-- begin Selected passage --
2013-09-17 01:42:17 AM
It will be so awesome when hollywood ruins it!
 
2013-09-17 02:06:48 AM
Will Jack Nicholson be in this one too? Will Kuberick be risen from the dead solely to give the movie tie in the care it needs to become entertaining?
 
2013-09-17 02:16:29 AM
I'm not going to read a review for fear of spoilers. I will say this: Stephen King has a very scary upper lip.
 
2013-09-17 02:45:07 AM
I must read this, that said, I liked Kubrick's version of The Shining.
 
2013-09-17 03:03:53 AM
There actually is a spoiler in that review with no warning.
 
2013-09-17 03:06:17 AM
Been rereading King lately.
Gotten through The Stand, The Tommyknockers and now on The Dead Zone.
So... relevant to my interests.

/Couldn't figure out why things seemed to be missing from The Stand
//Realized I have the original cut version.
///M-O-O-N that spells longer version is better.
 
2013-09-17 03:47:44 AM
I'm an alcoholic, and I tend to well have odd mood swings, so I was trying to insist the girl read The Shining so, you know, she would know where I was coming from.

No really, I thought this was a good idea.
 
2013-09-17 04:28:58 AM
It's been a long time since I read the shining or saw the film but I thought that Kubrick was quite faithful to the book.

Stephen King looks bizarrely like my dead uncle - John Edwards who dropped dead from a ruptured berry anuerism back in 2003.
 
2013-09-17 04:30:28 AM

coolpapabell: There actually is a spoiler in that review with no warning.


Yeah I thought that. It seems that for a book like that it would be built around suspense, but that comment kinda gives away the ending.
 
2013-09-17 05:59:27 AM

kg2095: It's been a long time since I read the shining or saw the film but I thought that Kubrick was quite faithful to the book.


You must be high.  Aside from the basic premise, the book and movie couldn't be further apart.
 
2013-09-17 06:11:00 AM

karmachameleon: kg2095: It's been a long time since I read the shining or saw the film but I thought that Kubrick was quite faithful to the book.

You must be high.  Aside from the basic premise, the book and movie couldn't be further apart.


The Steven Weber tv movie was far superior to the film version. By leaps and bounds.
-- end Selected passage --
-- begin Entries --
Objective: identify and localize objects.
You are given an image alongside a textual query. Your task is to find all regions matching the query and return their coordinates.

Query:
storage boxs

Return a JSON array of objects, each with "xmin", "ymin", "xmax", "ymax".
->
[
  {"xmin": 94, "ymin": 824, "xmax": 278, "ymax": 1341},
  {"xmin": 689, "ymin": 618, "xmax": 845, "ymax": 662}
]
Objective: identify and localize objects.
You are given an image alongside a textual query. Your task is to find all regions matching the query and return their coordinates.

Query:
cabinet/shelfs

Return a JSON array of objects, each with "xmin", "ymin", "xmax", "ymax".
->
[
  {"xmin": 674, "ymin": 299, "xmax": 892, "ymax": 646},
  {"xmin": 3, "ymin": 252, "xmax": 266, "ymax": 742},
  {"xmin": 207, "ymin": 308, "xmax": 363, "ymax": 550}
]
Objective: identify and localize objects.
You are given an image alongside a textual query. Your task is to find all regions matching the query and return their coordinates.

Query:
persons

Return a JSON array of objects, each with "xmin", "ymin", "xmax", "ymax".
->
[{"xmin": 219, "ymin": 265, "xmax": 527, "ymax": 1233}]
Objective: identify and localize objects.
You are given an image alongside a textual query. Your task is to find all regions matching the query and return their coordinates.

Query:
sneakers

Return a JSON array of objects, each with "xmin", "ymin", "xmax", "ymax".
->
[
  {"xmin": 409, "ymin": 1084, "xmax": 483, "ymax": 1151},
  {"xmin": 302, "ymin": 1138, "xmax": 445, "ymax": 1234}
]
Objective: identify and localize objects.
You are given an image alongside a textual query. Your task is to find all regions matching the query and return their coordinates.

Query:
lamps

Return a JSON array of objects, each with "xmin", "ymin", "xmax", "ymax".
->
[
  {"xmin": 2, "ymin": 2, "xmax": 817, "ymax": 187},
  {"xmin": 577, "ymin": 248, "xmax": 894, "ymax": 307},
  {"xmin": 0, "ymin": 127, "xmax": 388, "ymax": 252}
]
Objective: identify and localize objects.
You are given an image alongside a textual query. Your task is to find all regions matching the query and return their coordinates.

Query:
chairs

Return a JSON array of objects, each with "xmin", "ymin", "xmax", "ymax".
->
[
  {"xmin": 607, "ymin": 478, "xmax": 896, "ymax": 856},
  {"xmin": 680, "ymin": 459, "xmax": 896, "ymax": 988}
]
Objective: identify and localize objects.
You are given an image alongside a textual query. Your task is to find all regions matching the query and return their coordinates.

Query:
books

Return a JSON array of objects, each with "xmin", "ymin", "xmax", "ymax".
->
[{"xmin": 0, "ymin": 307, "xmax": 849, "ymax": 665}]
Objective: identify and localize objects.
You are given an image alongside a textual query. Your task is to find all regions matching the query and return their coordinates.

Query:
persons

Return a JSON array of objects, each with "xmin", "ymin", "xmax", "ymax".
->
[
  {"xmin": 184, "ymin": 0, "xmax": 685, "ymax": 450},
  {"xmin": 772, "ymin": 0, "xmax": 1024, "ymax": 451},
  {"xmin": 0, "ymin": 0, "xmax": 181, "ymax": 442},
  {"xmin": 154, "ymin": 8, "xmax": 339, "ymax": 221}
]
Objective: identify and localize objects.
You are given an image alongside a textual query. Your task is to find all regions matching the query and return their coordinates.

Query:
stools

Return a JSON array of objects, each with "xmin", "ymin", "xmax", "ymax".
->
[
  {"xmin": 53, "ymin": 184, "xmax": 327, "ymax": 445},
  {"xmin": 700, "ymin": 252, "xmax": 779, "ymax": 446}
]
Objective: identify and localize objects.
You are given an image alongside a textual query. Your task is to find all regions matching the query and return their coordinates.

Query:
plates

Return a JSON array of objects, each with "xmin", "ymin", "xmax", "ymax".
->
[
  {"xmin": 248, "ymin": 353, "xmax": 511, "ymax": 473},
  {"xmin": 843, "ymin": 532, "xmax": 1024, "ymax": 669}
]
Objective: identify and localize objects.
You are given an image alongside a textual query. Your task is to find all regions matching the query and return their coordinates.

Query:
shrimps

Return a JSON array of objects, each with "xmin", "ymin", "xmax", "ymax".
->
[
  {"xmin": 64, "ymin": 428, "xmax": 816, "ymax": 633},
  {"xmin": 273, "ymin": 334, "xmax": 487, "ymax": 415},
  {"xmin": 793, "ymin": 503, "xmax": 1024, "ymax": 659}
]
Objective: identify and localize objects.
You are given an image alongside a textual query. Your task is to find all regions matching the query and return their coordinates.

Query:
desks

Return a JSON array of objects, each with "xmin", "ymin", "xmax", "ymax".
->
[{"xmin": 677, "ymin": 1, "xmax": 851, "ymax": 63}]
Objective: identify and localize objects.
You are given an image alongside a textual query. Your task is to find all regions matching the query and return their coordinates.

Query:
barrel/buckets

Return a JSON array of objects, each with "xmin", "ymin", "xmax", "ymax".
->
-- end Entries --
Required tasks
- a) In the comment thread about Stephen King, which novel is the rereading commenter on after getting through The Stand and The Tommyknockers?
- b) Carry on the comment thread about Stephen King and The Shining from its last comment.

Written responses
- a) The Dead Zone.

- b)
2013-09-17 06:40:26 AM

karmachameleon: kg2095: It's been a long time since I read the shining or saw the film but I thought that Kubrick was quite faithful to the book.

You must be high.  Aside from the basic premise, the book and movie couldn't be further apart.


Yeah.  It took him a good chunk of the book to start going crazy.  The movie has him losing it almost immediately.
 
2013-09-17 06:43:29 AM

robohobo: karmachameleon: kg2095: It's been a long time since I read the shining or saw the film but I thought that Kubrick was quite faithful to the book.

You must be high.  Aside from the basic premise, the book and movie couldn't be further apart.

The Steven Weber tv movie was far superior to the film version. By leaps and bounds.


Oh you...
 
2013-09-17 06:45:08 AM

robohobo: karmachameleon: kg2095: It's been a long time since I read the shining or saw the film but I thought that Kubrick was quite faithful to the book.

You must be high.  Aside from the basic premise, the book and movie couldn't be further apart.

The Steven Weber tv movie was far superior to the film version. By leaps and bounds.


It was closer to the book. I wouldn't say it was better.
 
2013-09-17 06:47:40 AM

Abacus9: robohobo: karmachameleon: kg2095: It's been a long time since I read the shining or saw the film but I thought that Kubrick was quite faithful to the book.

You must be high.  Aside from the basic premise, the book and movie couldn't be further apart.

The Steven Weber tv movie was far superior to the film version. By leaps and bounds.

It was closer to the book. I wouldn't say it was better.


If you replaced Jack Nicholson with some random dude, it wouldn't be anywhere near as beloved. I think most of the praise is from Nicholson/Kurbrick polesmoking.

The tv movie was way, way closer to the book. King himself has disavowed the original movie numerous times.
 
2013-09-17 06:54:24 AM

robohobo: The tv movie was way, way closer to the book. King himself has disavowed the original movie numerous times.


That doesn't make it a better film. The movie version of Jaws strays from the book a lot and is far superior. In  The Shining miniseries Jack had more time to go crazy because it was well, a miniseries. The movie was better in every other way.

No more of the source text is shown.